12. Circumcision and Presentation of Christ in the Temple. Luke ii. 21-38.

Our Lord" took man's nature in the womb of the blessed Virgin, of her substance" only. He was therefore exempt from the birth-sin, inherited by "every man that naturally is engendered of the offspring of Adam," and, accordingly, needed not that renewal of His nature which Circumcision denotes. Still, as the seed of Abraham, to whom it was given as a seal of the covenant of faith, and as born under the Law, it was fit that He should comply with this as well as its other ordinances; and as His mission was to the Jews, He could not fulfil it without attending the Temple service and the Synagogue, from which the omission of this ceremony would have excluded Him. Upon the same principle, His Virgin Mother submitted to the Purification prescribed by the Law, though an exception from all the rest of her sex. It was evident that she was a mother, and it was not expedient that she should claim exemption by announcing her miraculous conception. A lamb was required for a burnt-offering, and a turtle dove or a young pigeon for a sinoffering; but the kind consideration which characterises the Mosaic Law, accepted another bird instead of the lamb from those to whom that would be too expensive. (Lev. xii.) The fact that the Virgin offered the latter seems to prove, that the Magi had not yet presented their gifts. Gratitude for deliverance from "the great pain and peril of childbirth" might naturally call for a thankful acknowledgment; but the reasonableness of a sin-offering can be understood only by him who believes with the Psalmist, (Ps. li.) that he is shapen in wickedness,

and in sin hath his mother conceived him. The Law was continually teaching the fundamental doctrine, Original Sin, by declaring that a mother continued unclean for forty days, and that seven days must elapse before her son who was born in that condition could be admitted into covenant with God. It is most remarkable, that the time was doubled if the child was a female; and the reason seems to us to be, as plainly as if it had been recorded, because it was not Adam but Eve, who being deceived was in the transgression, and was the first to yield to the temptation of the Devil.

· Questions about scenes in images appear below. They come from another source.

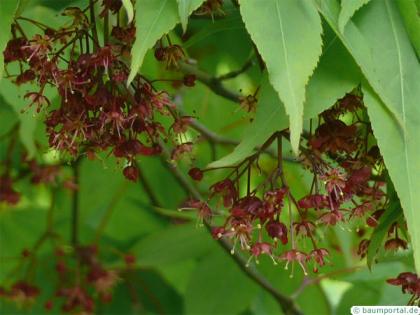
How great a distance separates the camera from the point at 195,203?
1311 millimetres

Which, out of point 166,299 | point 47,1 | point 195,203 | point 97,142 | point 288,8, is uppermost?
point 47,1

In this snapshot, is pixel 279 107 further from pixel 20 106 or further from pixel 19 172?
pixel 19 172

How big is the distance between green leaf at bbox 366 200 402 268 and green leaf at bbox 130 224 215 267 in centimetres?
94

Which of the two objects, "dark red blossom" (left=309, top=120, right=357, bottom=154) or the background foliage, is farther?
"dark red blossom" (left=309, top=120, right=357, bottom=154)

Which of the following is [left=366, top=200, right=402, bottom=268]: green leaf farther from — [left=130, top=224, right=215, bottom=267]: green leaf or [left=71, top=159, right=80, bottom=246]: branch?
[left=71, top=159, right=80, bottom=246]: branch

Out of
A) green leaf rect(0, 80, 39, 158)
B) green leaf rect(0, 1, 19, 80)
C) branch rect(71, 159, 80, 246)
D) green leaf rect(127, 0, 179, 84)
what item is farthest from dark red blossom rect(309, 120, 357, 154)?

As Jesus was a first-born son, the Law (Ex. xiii.) required that He should be presented to the Lord and redeemed. An event occurred upon the occasion which must have strengthened Mary's faith and hope; for when she and Joseph brought Him for that purpose, Simeon, one of the spiritual worshippers, who were waiting for the birth of this Consolation of Israel, and to whom it had been revealed that he should not die till he had seen the Lord's Christ, was influenced by the Holy Spirit to enter the temple. Taking up in his arms the infant Saviour, he was endowed with the gift of prophecy, which, as we have seen in the instances of Zacharias and the Virgin, was now, after a suspension of four centuries, granted to a favoured few. The Song of Simeon rises above the two preceding ones in interest'. The Virgin gave vent to her personal feelings, and her subject closes with the birth of the Messiah. Zacharias opens a prospective but limited field of vision; but while the Consolation of Israel had been Simeon's hope through life, and its arrival the signal for his peaceful dissolution, he sees with a prophetic glance, like Isaiah, (xlii. 6. xlix. 6-9.) the removal of the veil from the understanding and affections of the Gentiles, and rejoices not only that the Saviour will be the glory of His own people Israel, but that He is also given as a Light to lighten the Gentiles, to

Bp. Jebb, Sacred Literature, pp. 418-428.